Supplied passage –
>> Begin
N.B. To get the Adams-Bashforth method going, two time steps are initially performed using Runge-Kutta 4th order time stepping.

Installation

While we aspire for the installation process for Aronnax to be as simple as pip install aronnax, it is not yet that easy.

Dependencies

Aronnax depends on several external libraries.

The Python components of Aronnax depend on

numpy

scipy

We recommend installing these with your favourite package manager before installing Aronnax.

Additionally, the Fortran core requires

make

gfortran >= 4.7.4

mpi

In particular, Aronnax will need the mpif90 command in order for it to compile its Fortran core. You will need to manually ensure that you have a working installation of each of these.

In addition to these dependencies, the automated tests also depend on pytest and matplotlib.

Installation instructions

1. Clone the repository to a local directory
   • git clone --recursive https://github.com/edoddridge/aronnax.git
2. Move into the base directory of the repository
   • cd aronnax
3. Compile Hypre
   • move to the directory ‘lib/hypre/src’
     • cd lib/hypre/src
   • configure the Hypre installer
     • ./configure
   • compile Hypre. This will take a few minutes
     • make install
   • move back to root directory of the repository
     • cd ../../../
4. install Aronnax
   • pip install -e ./

Aronnax is now installed and ready to use. To verify that everything is working, you may wish to run the test suite. Do this by executing pytest in the base directory of the repository. This requires that the pytest module is installed.

Note

Installing in HPC environments: If your cluster requires programs to be compiled on the compute cores, then you will need to perform step 3 on the compute cores.

Input generation

There are a number of helpers designed to ease the creation of input fields.
>> End
Set tasks –
#1 According to the Aronnax installation text, which command does Aronnax need in order to compile its Fortran core?
#2 Decide whether each statement agrees with the Aronnax installation text, and quote the words that settle it: (a) The Python components of Aronnax depend on matplotlib. (b) Compiling Hypre takes a few minutes. (c) The Adams-Bashforth method is started with two time steps of Runge-Kutta 4th order time stepping.
#3 Carry on the Aronnax installation text, picking up after its final sentence about helpers for creating input fields.

Recorded data –
>> Begin
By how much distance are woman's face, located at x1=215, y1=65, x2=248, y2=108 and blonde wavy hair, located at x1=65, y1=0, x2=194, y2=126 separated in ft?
>> End
Task answers –
#1 The mpif90 command.

#2
(a) No: "The Python components of Aronnax depend on numpy scipy", while "the automated tests also depend on pytest and matplotlib."
(b) Yes: "compile Hypre. This will take a few minutes"
(c) Yes: "two time steps are initially performed using Runge-Kutta 4th order time stepping."

#3
Grid object

The grid object contains the axes for variables on tracer points, both velocity points, and vorticity points. This allows users to create their inputs in a resolution independent manner by specifying functions based on physical location, rather than grid point number. Changing resolution therefore becomes a trivial exercise that requires changing only the nx, ny, dx, and dy parameters.

class aronnax.Grid(nx, ny, layers, dx, dy, x0=0, y0=0)

Make a grid object containing all of the axes.

Parameters:

• nx (int) – Number of grid points in the x direction
• ny (int) – Number of grid points in the y direction
• layers (int) – Number of active layers
• dx (float) – Grid size in x direction in metres
• dy (float) – Grid size in y direction in metres
• x0 (float) – x value at lower left corner of domain
• y0 (float) – y value at lower left corner of domain

The initialisation call returns an object containing each of the input parameters as well as the following arrays:

• x: x locations of the tracer points
• y: y locations of the tracer points
• xp1: x locations of the u velocity points and vorticity points
• yp1: y locations of the v velocity points and vorticity points

Inputs

Pre-existing Fortran files

Fortran unformatted files (often called Fortran binary files) can be used as input. To do this, they should be placed in the ‘input’ folder, and the name of the file given either in the aronnax.conf file, or passed as a keyword argument in the call to aronnax.driver.simulate.

The fields need to be the correct shape and size. If they aren’t the error messages may be difficult to comprehend or nonexistent depending on whether the field is too big, too small, or the wrong shape. The parameter DumpWind can be helpful for ensuring that the wind stress has been set correctly.

Generator functions

The use of input generator functions allows the model to be passed user defined functions describing the inputs. Aronnax will evaluate the user defined functions or constants to create the input fields, and save these fields to the ‘input’ folder in the format required by the Fortran core.

The generator functions can be called in two ways:

• either directly from the aronnax.conf file, using the syntax :generator_name:arg1,arg2,…,argn. In this case the arguments must be numerical (generating very simple layerwise constant value fields).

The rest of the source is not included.